[Filas de un conjunto de datos de razonamiento espacial]
......

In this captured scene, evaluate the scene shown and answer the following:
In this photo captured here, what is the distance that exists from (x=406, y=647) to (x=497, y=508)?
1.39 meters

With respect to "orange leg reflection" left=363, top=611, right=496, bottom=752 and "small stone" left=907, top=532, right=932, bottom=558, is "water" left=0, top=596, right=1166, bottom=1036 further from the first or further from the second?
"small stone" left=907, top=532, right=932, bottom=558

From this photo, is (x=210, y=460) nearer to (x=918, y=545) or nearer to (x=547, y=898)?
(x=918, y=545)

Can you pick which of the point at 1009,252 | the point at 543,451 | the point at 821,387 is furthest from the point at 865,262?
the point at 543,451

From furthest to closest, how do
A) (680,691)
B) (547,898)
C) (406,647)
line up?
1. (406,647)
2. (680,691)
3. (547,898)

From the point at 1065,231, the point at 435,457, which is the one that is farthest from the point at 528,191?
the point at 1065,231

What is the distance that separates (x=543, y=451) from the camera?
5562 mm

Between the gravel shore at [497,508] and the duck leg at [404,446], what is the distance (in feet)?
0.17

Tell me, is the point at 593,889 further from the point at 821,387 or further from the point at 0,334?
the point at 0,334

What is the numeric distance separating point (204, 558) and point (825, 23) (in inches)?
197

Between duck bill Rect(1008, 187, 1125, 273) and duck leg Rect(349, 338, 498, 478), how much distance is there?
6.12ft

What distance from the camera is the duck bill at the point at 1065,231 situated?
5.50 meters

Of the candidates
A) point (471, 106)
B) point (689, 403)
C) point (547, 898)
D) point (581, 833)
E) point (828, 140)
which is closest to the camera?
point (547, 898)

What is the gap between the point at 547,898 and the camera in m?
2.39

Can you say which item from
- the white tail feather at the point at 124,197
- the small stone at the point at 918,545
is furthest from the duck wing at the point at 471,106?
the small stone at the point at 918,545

......

_TAREA_
Por favor, presenta todas las líneas de los ítems de arriba como una lista numerada y omite las líneas en blanco.

_RESULTADO_
1. In this captured scene, evaluate the scene shown and answer the following:
2. In this photo captured here, what is the distance that exists from (x=406, y=647) to (x=497, y=508)?
3. 1.39 meters
4. With respect to "orange leg reflection" left=363, top=611, right=496, bottom=752 and "small stone" left=907, top=532, right=932, bottom=558, is "water" left=0, top=596, right=1166, bottom=1036 further from the first or further from the second?
5. "small stone" left=907, top=532, right=932, bottom=558
6. From this photo, is (x=210, y=460) nearer to (x=918, y=545) or nearer to (x=547, y=898)?
7. (x=918, y=545)
8. Can you pick which of the point at 1009,252 | the point at 543,451 | the point at 821,387 is furthest from the point at 865,262?
9. the point at 543,451
10. From furthest to closest, how do
11. A) (680,691)
12. B) (547,898)
13. C) (406,647)
14. line up?
15. 1. (406,647)
16. 2. (680,691)
17. 3. (547,898)
18. From the point at 1065,231, the point at 435,457, which is the one that is farthest from the point at 528,191?
19. the point at 1065,231
20. What is the distance that separates (x=543, y=451) from the camera?
21. 5562 mm
22. Between the gravel shore at [497,508] and the duck leg at [404,446], what is the distance (in feet)?
23. 0.17
24. Tell me, is the point at 593,889 further from the point at 821,387 or further from the point at 0,334?
25. the point at 0,334
26. What is the numeric distance separating point (204, 558) and point (825, 23) (in inches)?
27. 197
28. Between duck bill Rect(1008, 187, 1125, 273) and duck leg Rect(349, 338, 498, 478), how much distance is there?
29. 6.12ft
30. What distance from the camera is the duck bill at the point at 1065,231 situated?
31. 5.50 meters
32. Of the candidates
33. A) point (471, 106)
34. B) point (689, 403)
35. C) point (547, 898)
36. D) point (581, 833)
37. E) point (828, 140)
38. which is closest to the camera?
39. point (547, 898)
40. What is the gap between the point at 547,898 and the camera in m?
41. 2.39
42. Can you say which item from
43. - the white tail feather at the point at 124,197
44. - the small stone at the point at 918,545
45. is furthest from the duck wing at the point at 471,106?
46. the small stone at the point at 918,545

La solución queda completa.